# Proverbs 29:18 KJV vs Every Other Translation



## Osage Bluestem (Apr 22, 2011)

In another thread a very articulate poster brought up a translation difference in the KJV as opposed to all other versions. I think this is interesting. Is it possible to defend the KJV translation of the Hebrew text?

Proverbs 29:18 KJV
18Where there is no vision, the people perish: but he that keepeth the law, happy is he.

Pro 29:18 KJV Where there is noH369 vision,H2377 the peopleH5971 perish:H6544 but he that keepethH8104 the law,H8451 happyH835 is he. 

H6544
פּרע
pâra‛
paw-rah'
A primitive root; to loosen; by implication to expose, dismiss; figuratively absolve, begin: - avenge, avoid, bare, go back, let, (make) naked, set at nought, perish, refuse, uncover.


Here is how the other major translations present it.

Proverbs 29:18 NKJV
18 Where there is no revelation, the people cast off restraint; 
But happy is he who keeps the law. 

Proverbs 29:18 ESV
18Where there is no prophetic vision the people cast off restraint,
but blessed is he who keeps the law.

Proverbs 29:18 NASB
18Where there is no vision, the people are unrestrained,
But happy is he who keeps the law. 

Proverbs 29:18 HCSB
18 Without revelation people run wild,
but one who keeps the law will be happy.

Proverbs 29:18 NIV
18 Where there is no revelation, the people cast off restraint; 
but blessed is he who keeps the law. 

Proverbs 29:18 Geneva 1599
18 Where there is no vision, the people decay: but he that keepeth the Law, is blessed.

Here is Matthew Henry's commentary on Proverbs 29:18


> 18 Where there is no vision, the people perish: but he that keepeth the law, happy is he.
> 
> See here, I. The misery of the people that want a settled ministry: Where there is no vision, no prophet to expound the law, no priest or Levite to teach the good knowledge of the Lord, no means of grace, the word of the Lord is scarce, there is no open vision (1 Sam. iii. 1), where it is so the people perish; the word has many significations, any of which will apply here. 1. The people are made naked, stripped of their ornaments and so exposed to shame, stripped of their armour and so exposed to danger. How bare does a place look without Bibles and ministers, and what an easy prey is it to the enemy of souls! 2. The people rebel, not only against God, but against their prince; good preaching would make people good subjects, but, for want of it, they are turbulent and factious, and despise dominions, because they know no better. 3. The people are idle, or they play, as the scholars are apt to do when the master is absent; they do nothing to any good purpose, but stand all the day idle, and sporting in the market-place, for want of instruction what to do and how to do it. 4. They are scattered as sheep having no shepherd, for want of the masters of assemblies to call them and keep them together, Mark vi. 34. They are scattered from God and their duty by apostasies, from one another by divisions; God is provoked to scatter them by his judgments, 2 Chron. xv. 3, 5. 5. *They perish; they are destroyed for lack of knowledge, Hos. iv. 6. See what reason we have to be thankful to God for the plenty of open vision which we enjoy.*
> 
> II. The felicity of a people that have not only a settled, but a successful ministry among them, the people that hear and keep the law, among whom religion is uppermost; happy are such a people and every particular person among them. It is not having the law, but obeying it, and living up to it, that will entitle us to blessedness.

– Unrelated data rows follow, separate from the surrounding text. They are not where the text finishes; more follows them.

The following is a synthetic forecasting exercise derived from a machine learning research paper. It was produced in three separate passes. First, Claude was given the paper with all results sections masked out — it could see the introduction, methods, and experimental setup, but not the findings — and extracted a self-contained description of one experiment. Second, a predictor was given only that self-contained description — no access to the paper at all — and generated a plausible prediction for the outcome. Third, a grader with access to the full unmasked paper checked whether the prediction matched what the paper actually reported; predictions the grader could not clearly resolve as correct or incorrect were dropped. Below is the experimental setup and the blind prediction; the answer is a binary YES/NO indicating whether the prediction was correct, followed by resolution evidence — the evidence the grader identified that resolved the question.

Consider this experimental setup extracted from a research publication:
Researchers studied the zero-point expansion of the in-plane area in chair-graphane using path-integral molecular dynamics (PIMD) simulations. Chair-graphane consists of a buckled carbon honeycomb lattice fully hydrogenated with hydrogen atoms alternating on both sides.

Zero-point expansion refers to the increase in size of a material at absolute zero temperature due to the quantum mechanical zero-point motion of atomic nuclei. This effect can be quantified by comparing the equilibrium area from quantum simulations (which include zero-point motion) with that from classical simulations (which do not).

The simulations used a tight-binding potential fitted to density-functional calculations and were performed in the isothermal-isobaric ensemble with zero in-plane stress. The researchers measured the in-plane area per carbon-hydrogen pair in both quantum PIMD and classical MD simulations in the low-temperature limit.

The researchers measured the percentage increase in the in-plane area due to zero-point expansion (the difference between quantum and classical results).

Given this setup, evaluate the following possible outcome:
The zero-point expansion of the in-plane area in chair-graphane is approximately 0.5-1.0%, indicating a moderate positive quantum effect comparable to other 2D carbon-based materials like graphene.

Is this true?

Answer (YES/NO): YES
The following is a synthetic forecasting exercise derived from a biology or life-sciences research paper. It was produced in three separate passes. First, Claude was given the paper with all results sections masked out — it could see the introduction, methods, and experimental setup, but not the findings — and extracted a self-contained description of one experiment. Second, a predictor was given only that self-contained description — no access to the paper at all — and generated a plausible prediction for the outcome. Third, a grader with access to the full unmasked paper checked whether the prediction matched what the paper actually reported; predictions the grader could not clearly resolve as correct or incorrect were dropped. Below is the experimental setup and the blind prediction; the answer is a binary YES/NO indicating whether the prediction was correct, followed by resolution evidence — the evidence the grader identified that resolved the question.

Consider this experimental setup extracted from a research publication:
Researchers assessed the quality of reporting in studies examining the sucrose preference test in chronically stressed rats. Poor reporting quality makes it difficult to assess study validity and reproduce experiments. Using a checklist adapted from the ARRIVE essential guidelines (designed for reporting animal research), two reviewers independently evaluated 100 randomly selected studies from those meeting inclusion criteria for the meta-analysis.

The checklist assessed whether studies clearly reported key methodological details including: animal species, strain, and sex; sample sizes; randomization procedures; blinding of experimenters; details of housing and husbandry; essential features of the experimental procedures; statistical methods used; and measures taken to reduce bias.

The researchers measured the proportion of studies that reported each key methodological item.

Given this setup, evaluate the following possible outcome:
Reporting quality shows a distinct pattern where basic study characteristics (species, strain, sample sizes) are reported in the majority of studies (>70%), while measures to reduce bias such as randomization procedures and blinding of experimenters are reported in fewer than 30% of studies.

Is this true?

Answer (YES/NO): NO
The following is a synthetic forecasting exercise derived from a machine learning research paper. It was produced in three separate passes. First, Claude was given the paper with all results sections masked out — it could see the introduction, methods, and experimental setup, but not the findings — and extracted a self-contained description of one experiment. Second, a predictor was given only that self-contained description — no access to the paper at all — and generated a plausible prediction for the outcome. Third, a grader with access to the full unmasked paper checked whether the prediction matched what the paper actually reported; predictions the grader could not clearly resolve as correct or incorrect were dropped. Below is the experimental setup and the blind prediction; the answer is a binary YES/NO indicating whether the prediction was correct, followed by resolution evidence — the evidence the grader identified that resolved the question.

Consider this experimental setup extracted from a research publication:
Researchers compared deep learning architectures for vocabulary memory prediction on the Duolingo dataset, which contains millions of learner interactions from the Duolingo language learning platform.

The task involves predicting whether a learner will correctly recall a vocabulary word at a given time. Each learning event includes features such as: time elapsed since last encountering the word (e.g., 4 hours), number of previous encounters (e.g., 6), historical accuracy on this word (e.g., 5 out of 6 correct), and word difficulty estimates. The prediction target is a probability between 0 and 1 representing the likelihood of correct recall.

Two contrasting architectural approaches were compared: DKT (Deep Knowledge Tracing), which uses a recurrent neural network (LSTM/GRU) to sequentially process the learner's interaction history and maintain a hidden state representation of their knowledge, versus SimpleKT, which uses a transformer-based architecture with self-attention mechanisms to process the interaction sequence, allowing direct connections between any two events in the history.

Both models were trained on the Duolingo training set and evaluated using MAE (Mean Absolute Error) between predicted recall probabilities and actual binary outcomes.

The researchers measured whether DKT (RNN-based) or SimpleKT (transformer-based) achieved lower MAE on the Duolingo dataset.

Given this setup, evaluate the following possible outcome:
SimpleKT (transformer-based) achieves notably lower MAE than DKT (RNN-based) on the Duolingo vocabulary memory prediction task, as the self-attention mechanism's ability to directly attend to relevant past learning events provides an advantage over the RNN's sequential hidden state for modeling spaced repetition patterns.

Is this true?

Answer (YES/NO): YES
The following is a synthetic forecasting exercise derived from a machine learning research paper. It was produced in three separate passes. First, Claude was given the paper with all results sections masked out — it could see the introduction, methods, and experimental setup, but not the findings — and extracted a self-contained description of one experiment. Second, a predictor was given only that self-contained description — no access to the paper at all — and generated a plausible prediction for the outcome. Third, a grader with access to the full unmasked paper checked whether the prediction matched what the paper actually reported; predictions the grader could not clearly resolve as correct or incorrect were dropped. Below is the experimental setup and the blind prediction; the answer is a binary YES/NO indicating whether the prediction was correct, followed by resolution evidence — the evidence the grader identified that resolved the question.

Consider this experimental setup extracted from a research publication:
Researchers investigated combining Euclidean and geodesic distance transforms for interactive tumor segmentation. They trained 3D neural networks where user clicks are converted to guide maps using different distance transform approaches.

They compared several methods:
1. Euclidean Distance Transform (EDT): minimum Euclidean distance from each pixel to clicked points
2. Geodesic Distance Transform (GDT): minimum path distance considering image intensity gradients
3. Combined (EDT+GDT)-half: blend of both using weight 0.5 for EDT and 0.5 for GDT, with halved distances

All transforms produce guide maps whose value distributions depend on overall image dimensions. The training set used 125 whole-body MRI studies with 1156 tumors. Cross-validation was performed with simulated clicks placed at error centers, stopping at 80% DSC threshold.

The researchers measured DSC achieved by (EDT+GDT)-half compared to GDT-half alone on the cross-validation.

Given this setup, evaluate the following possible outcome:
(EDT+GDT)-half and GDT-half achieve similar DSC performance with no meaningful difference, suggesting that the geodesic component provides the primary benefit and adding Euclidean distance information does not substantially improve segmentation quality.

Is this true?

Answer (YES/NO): YES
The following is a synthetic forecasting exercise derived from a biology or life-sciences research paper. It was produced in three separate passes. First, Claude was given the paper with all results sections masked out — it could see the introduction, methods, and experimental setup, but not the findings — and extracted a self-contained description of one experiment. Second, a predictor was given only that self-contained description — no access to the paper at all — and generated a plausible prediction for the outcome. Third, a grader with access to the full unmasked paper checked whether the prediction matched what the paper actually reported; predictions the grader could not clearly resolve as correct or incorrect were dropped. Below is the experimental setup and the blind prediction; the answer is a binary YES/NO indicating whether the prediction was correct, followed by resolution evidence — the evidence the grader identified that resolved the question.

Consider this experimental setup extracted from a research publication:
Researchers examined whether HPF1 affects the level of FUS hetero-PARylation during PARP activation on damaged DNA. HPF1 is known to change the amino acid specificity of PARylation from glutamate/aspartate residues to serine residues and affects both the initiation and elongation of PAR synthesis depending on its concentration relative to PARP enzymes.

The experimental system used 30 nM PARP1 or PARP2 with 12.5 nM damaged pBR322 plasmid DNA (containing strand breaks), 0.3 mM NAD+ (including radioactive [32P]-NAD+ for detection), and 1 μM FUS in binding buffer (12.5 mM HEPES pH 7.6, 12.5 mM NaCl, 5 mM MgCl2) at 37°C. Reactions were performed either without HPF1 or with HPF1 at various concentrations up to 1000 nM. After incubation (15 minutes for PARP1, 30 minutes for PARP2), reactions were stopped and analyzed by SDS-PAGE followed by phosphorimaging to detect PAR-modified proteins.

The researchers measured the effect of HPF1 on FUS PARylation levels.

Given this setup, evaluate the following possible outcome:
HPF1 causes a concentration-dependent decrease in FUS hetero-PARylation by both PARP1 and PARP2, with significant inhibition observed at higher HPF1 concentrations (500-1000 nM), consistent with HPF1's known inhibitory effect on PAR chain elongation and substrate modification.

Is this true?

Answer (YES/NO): NO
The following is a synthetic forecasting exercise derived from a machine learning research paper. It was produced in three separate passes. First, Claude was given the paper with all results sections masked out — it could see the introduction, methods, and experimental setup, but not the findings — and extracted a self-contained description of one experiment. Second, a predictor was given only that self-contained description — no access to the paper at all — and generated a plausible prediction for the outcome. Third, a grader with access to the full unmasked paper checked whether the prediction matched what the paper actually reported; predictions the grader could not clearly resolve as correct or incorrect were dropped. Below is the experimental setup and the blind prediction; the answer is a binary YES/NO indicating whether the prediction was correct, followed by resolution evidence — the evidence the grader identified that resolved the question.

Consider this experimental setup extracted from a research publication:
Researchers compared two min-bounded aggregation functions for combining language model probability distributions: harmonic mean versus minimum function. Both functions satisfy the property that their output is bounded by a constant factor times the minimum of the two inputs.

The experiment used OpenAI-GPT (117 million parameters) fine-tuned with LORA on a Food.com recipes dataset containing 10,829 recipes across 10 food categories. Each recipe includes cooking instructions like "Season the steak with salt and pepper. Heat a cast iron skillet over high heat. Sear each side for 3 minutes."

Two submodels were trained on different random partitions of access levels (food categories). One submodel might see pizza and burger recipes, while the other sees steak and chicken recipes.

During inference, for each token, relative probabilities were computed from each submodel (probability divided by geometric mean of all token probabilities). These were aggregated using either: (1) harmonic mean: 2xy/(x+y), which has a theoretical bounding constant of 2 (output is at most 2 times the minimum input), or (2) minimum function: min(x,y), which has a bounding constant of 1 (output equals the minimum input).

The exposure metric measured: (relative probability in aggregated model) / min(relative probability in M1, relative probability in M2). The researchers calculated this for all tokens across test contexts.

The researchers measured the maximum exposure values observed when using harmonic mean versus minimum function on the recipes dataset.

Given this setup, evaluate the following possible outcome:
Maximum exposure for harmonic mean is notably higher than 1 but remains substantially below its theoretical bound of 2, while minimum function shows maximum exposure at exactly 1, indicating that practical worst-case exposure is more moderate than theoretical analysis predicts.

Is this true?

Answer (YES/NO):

Matthew Henry put enough thought into this translation of Proverbs 29:18 that he taught about it and wrote about it. What would he think to see the new translations that are different? 

Does it all just boil down to a difference in the underlying texts that were used?

Can someone defend the KJV translators in this instance?


----------



## MW (Apr 22, 2011)

Osage Bluestem said:


> Can someone defend the KJV translators in this instance?


 
The AV provides the other translation in the margin.


----------